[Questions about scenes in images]
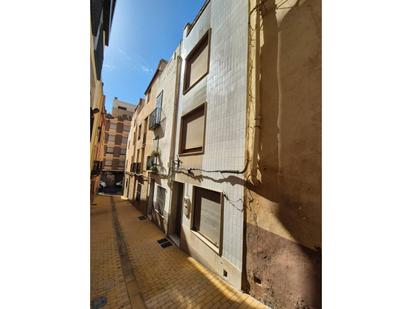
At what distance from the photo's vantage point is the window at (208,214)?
16.1ft

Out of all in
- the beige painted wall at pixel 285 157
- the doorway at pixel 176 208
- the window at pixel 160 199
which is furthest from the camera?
the window at pixel 160 199

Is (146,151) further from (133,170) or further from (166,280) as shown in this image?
(166,280)

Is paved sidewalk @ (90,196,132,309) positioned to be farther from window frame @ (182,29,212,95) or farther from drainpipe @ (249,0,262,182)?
window frame @ (182,29,212,95)

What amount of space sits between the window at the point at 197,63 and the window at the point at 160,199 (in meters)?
5.73

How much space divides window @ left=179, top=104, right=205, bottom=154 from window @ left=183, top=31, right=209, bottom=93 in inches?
56.1

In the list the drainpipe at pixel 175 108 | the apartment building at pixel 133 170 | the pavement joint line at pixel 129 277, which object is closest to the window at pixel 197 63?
the drainpipe at pixel 175 108

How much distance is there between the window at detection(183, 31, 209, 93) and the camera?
6809mm

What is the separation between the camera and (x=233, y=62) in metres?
4.87

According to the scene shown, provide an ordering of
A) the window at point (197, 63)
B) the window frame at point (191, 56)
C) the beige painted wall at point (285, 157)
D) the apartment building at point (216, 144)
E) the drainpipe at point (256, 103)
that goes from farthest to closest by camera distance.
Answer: the window at point (197, 63) → the window frame at point (191, 56) → the apartment building at point (216, 144) → the drainpipe at point (256, 103) → the beige painted wall at point (285, 157)

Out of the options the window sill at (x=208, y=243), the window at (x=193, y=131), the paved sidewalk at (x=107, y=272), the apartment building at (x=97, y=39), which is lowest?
the paved sidewalk at (x=107, y=272)

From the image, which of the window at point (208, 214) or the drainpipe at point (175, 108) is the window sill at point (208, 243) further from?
the drainpipe at point (175, 108)

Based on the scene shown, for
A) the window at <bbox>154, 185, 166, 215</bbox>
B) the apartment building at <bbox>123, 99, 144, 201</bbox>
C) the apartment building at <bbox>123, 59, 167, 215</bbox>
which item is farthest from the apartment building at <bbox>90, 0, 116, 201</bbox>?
the apartment building at <bbox>123, 99, 144, 201</bbox>
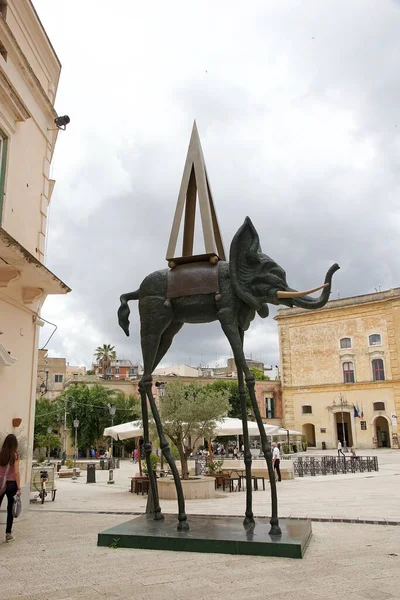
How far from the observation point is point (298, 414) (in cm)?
4659

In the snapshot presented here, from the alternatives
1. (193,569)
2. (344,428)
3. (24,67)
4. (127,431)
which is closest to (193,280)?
(193,569)

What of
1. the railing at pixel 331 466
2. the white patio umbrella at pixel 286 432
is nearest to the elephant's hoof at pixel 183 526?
the white patio umbrella at pixel 286 432

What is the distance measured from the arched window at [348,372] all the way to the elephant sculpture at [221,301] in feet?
131

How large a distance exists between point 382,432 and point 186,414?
114 ft

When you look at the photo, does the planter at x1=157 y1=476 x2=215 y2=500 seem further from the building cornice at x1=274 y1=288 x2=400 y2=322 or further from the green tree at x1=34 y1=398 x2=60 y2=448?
the building cornice at x1=274 y1=288 x2=400 y2=322

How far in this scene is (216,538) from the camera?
5.59 metres

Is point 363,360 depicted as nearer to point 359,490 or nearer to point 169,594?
point 359,490

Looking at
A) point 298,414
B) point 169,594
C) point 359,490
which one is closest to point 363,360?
point 298,414

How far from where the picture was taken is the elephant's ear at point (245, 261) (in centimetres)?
Answer: 644

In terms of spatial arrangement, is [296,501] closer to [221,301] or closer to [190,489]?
[190,489]

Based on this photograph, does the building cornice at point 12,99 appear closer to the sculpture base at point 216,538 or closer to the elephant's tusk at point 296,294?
the elephant's tusk at point 296,294

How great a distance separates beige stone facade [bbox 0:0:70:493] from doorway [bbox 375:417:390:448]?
126 feet

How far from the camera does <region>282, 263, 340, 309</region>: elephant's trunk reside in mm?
5926

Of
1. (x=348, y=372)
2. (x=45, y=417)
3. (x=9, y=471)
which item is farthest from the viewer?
(x=348, y=372)
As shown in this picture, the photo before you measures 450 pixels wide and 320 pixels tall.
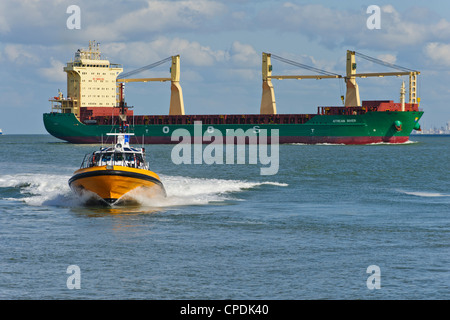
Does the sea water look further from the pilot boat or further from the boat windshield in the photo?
the boat windshield

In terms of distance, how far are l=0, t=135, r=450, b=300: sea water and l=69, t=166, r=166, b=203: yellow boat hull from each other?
0.62m

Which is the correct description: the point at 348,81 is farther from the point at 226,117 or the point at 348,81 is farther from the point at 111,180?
the point at 111,180

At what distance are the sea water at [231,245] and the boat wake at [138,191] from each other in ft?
0.39

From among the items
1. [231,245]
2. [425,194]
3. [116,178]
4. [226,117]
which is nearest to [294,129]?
[226,117]

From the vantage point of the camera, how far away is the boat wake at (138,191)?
29.2 meters

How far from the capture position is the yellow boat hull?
2689 cm

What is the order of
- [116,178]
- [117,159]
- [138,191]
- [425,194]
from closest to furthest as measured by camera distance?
1. [116,178]
2. [138,191]
3. [117,159]
4. [425,194]

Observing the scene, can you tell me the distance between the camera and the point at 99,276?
16.1 meters

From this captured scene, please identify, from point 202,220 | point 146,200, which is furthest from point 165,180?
point 202,220

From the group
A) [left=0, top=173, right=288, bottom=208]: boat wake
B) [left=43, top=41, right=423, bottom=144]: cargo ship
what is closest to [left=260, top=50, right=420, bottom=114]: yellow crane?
[left=43, top=41, right=423, bottom=144]: cargo ship

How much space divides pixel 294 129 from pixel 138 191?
70.8m

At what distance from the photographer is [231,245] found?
19.8 metres

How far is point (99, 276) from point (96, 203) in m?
12.4
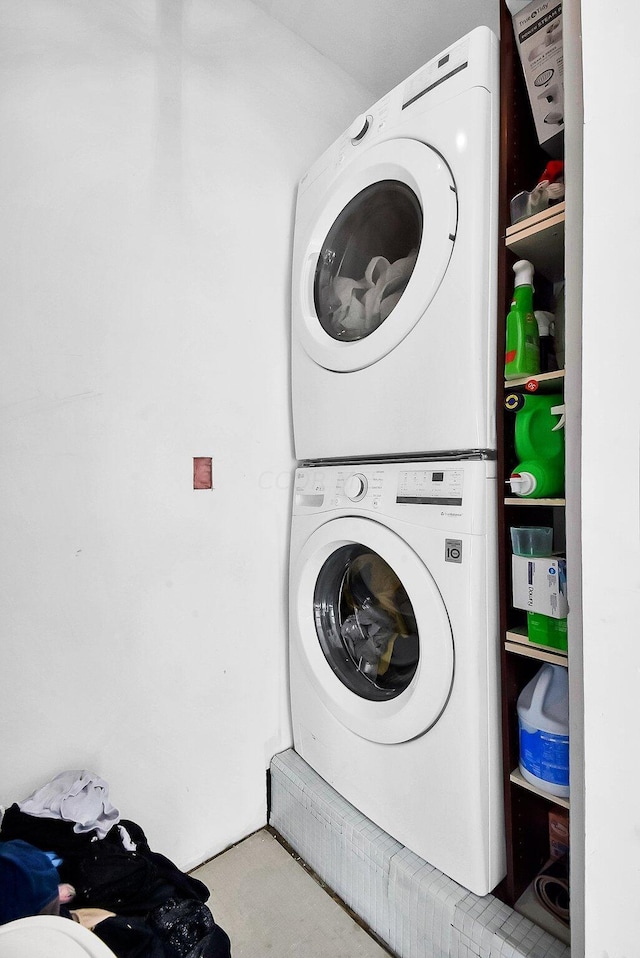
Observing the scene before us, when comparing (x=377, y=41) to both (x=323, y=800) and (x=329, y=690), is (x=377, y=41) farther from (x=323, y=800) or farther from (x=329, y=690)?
(x=323, y=800)

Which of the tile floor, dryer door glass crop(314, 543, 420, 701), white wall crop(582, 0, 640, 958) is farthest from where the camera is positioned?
dryer door glass crop(314, 543, 420, 701)

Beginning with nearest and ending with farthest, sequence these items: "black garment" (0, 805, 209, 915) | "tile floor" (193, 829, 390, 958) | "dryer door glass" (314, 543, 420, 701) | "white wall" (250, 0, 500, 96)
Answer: "black garment" (0, 805, 209, 915) < "tile floor" (193, 829, 390, 958) < "dryer door glass" (314, 543, 420, 701) < "white wall" (250, 0, 500, 96)

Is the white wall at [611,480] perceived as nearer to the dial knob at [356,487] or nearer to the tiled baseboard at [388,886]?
the tiled baseboard at [388,886]

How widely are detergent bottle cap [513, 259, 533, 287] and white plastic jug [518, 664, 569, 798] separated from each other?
0.86 m

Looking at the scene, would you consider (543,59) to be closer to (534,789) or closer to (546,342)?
(546,342)

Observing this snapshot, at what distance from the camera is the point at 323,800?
4.54 feet

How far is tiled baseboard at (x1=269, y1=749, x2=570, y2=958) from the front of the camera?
1010mm

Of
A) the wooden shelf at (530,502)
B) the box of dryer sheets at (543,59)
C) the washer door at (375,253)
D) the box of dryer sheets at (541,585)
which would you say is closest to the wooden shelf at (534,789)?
the box of dryer sheets at (541,585)

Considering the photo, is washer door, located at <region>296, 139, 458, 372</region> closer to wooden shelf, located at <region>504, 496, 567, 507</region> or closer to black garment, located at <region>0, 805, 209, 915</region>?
wooden shelf, located at <region>504, 496, 567, 507</region>

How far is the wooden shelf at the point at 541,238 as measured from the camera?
105cm

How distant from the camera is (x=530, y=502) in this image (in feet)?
3.46

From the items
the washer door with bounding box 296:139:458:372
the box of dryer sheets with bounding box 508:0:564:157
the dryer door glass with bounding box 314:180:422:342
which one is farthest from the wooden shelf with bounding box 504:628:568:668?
the box of dryer sheets with bounding box 508:0:564:157

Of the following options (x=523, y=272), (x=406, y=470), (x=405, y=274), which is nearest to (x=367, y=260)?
(x=405, y=274)

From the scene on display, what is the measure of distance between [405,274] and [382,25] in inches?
39.5
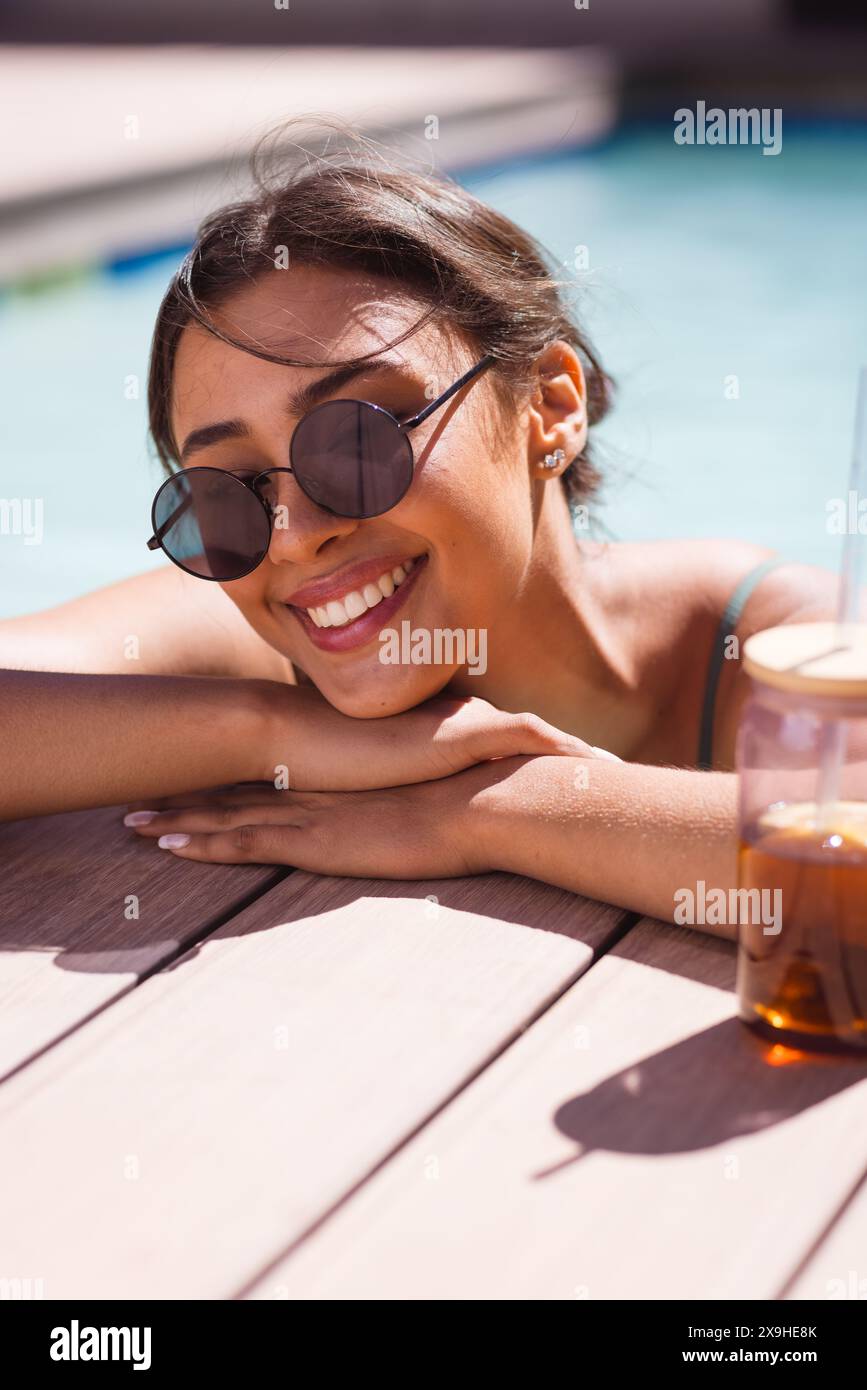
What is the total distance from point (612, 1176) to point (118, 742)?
2.90ft

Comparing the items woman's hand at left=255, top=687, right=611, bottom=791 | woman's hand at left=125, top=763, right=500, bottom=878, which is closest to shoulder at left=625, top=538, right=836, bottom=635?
woman's hand at left=255, top=687, right=611, bottom=791

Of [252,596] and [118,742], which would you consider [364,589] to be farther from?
[118,742]

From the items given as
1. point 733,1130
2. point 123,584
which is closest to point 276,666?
point 123,584

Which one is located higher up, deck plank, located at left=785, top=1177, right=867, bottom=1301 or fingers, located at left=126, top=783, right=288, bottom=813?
fingers, located at left=126, top=783, right=288, bottom=813

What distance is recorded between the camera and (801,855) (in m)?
1.05

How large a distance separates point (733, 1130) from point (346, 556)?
37.5 inches

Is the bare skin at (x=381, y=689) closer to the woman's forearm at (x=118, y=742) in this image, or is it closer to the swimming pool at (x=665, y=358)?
the woman's forearm at (x=118, y=742)

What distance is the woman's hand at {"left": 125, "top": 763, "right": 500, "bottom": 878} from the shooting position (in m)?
1.50

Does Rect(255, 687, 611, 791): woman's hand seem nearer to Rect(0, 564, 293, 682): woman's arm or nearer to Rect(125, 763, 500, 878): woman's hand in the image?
Rect(125, 763, 500, 878): woman's hand

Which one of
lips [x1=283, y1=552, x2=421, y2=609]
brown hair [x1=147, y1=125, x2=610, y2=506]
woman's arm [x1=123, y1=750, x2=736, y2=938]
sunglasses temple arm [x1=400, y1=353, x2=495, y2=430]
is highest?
brown hair [x1=147, y1=125, x2=610, y2=506]

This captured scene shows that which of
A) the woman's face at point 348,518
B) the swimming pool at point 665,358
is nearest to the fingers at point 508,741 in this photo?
the woman's face at point 348,518

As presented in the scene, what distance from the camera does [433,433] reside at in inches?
69.5

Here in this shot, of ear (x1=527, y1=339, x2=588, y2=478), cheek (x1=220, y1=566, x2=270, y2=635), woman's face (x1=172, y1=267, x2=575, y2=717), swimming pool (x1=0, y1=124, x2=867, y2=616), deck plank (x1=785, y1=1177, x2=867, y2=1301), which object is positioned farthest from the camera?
swimming pool (x1=0, y1=124, x2=867, y2=616)

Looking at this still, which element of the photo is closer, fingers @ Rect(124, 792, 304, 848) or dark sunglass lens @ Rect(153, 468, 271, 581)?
fingers @ Rect(124, 792, 304, 848)
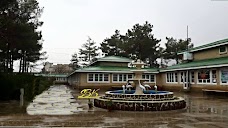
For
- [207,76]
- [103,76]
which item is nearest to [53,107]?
[207,76]

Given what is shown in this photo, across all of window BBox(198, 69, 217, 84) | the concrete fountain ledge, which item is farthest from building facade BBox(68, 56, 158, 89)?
the concrete fountain ledge

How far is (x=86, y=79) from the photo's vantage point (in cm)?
3062

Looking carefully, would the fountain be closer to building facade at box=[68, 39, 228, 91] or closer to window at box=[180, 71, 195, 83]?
building facade at box=[68, 39, 228, 91]

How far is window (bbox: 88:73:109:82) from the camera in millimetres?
30859

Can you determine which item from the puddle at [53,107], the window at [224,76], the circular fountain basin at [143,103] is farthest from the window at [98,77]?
the circular fountain basin at [143,103]

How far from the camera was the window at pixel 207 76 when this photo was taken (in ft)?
70.9

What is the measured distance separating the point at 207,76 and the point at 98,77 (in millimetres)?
14060

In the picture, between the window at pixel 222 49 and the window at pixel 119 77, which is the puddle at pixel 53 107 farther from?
the window at pixel 119 77

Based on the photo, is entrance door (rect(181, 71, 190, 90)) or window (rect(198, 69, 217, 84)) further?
entrance door (rect(181, 71, 190, 90))

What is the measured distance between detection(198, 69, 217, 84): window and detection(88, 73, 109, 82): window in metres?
12.4

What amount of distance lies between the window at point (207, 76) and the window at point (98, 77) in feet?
40.7

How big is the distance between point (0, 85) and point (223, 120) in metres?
12.7

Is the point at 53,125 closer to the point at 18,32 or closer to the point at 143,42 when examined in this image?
the point at 18,32

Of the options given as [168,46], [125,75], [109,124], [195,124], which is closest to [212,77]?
[125,75]
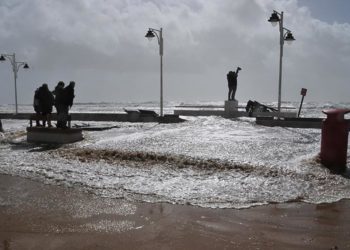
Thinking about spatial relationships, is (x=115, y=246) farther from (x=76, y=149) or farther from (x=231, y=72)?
(x=231, y=72)

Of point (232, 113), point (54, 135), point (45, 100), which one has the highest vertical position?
point (45, 100)

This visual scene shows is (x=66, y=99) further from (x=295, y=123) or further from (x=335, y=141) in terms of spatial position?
(x=335, y=141)

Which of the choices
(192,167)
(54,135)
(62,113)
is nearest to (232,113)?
(62,113)

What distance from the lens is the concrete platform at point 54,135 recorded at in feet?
40.7

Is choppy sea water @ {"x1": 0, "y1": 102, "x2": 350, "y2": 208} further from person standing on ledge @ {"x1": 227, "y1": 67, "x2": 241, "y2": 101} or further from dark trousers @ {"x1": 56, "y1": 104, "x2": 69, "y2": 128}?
person standing on ledge @ {"x1": 227, "y1": 67, "x2": 241, "y2": 101}

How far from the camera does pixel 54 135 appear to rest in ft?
41.5

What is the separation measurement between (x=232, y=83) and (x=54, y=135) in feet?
35.9

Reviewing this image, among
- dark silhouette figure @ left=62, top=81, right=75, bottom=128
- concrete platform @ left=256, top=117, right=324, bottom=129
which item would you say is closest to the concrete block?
concrete platform @ left=256, top=117, right=324, bottom=129

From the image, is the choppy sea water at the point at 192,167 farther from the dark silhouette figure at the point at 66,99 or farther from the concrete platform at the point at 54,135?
the dark silhouette figure at the point at 66,99

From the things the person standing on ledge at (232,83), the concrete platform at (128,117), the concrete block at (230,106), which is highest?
the person standing on ledge at (232,83)

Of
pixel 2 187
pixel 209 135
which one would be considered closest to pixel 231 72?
pixel 209 135

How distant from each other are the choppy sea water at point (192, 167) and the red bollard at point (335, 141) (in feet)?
0.78

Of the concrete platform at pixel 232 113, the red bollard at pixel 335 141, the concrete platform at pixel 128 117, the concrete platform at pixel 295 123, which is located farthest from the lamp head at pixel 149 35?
the red bollard at pixel 335 141

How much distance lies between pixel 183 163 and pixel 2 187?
351 cm
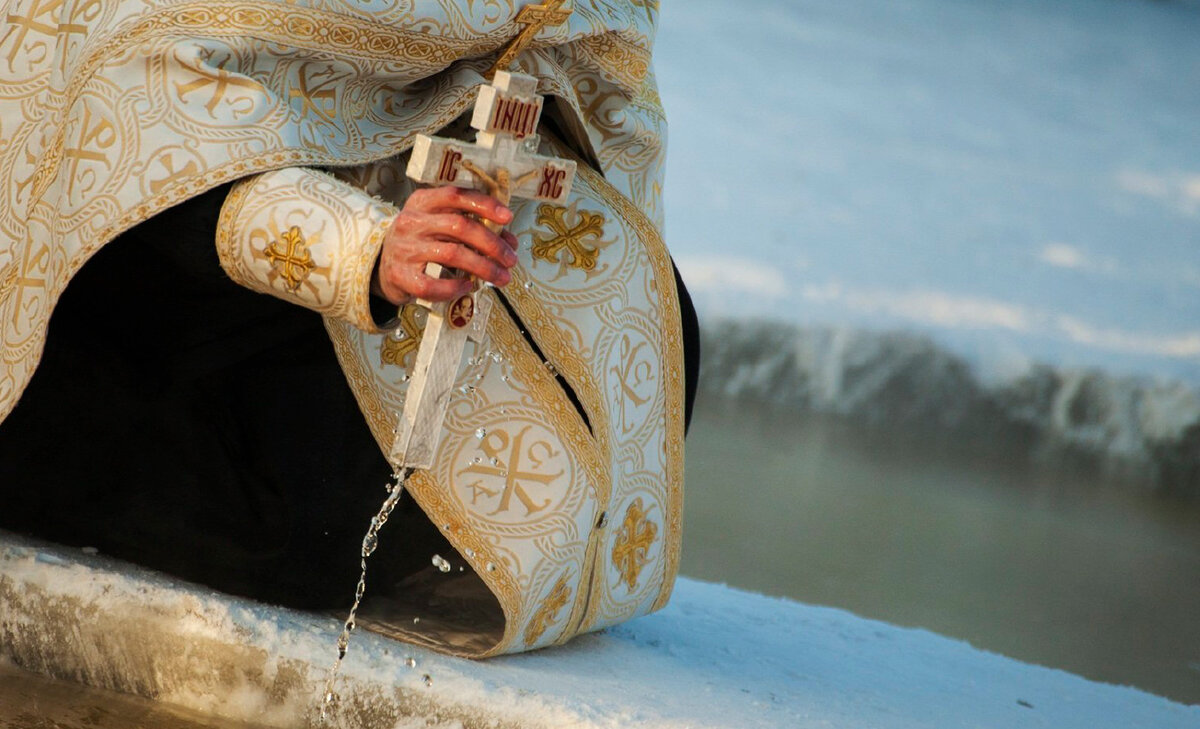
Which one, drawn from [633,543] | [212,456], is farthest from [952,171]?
[212,456]

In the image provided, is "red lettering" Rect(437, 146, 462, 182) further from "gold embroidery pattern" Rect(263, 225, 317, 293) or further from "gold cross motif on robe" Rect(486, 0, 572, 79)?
"gold cross motif on robe" Rect(486, 0, 572, 79)

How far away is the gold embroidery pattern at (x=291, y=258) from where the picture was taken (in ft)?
3.99

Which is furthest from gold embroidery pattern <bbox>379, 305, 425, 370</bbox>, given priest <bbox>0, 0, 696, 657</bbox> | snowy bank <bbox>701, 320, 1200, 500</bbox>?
snowy bank <bbox>701, 320, 1200, 500</bbox>

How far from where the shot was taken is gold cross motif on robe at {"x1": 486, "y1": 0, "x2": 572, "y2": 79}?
144 cm

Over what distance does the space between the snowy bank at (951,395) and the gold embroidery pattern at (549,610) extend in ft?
14.9

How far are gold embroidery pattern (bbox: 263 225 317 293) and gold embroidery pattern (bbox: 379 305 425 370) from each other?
27 centimetres

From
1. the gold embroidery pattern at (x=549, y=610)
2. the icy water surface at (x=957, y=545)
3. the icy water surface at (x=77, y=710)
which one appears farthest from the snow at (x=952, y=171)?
the icy water surface at (x=77, y=710)

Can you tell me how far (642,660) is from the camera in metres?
1.64

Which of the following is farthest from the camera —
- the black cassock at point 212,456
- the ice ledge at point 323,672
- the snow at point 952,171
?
the snow at point 952,171

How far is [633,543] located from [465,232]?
23.5 inches

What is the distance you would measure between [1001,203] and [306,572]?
5.74 metres

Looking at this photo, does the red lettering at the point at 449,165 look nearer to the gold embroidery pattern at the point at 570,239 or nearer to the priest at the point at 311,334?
the priest at the point at 311,334

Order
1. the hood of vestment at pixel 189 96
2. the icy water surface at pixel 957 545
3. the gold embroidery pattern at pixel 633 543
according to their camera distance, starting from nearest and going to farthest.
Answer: the hood of vestment at pixel 189 96 → the gold embroidery pattern at pixel 633 543 → the icy water surface at pixel 957 545

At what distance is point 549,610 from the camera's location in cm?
153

WRITTEN EXERCISE: Exactly and exclusively, repeat the lines from the line that contains "Can you tell me how" through the end of the records, both ends included.

FULL SOLUTION:
Can you tell me how far (642,660) is from the camera in metres?
1.64

Which of the following is farthest from the camera —
- the black cassock at point 212,456
- the ice ledge at point 323,672
- the snow at point 952,171
?
the snow at point 952,171

How far is [633,543] located from [465,232]?
23.5 inches

What is the distance you would measure between [1001,203] and [306,572]?
5.74 metres

Looking at this photo, does the red lettering at the point at 449,165 look nearer to the gold embroidery pattern at the point at 570,239 or nearer to the priest at the point at 311,334?
the priest at the point at 311,334

Order
1. the hood of vestment at pixel 189 96
2. the icy water surface at pixel 957 545
3. the gold embroidery pattern at pixel 633 543
according to their camera distance, starting from nearest and going to farthest.
Answer: the hood of vestment at pixel 189 96 → the gold embroidery pattern at pixel 633 543 → the icy water surface at pixel 957 545

At what distance is point 549,610 from the camera's location in cm?
153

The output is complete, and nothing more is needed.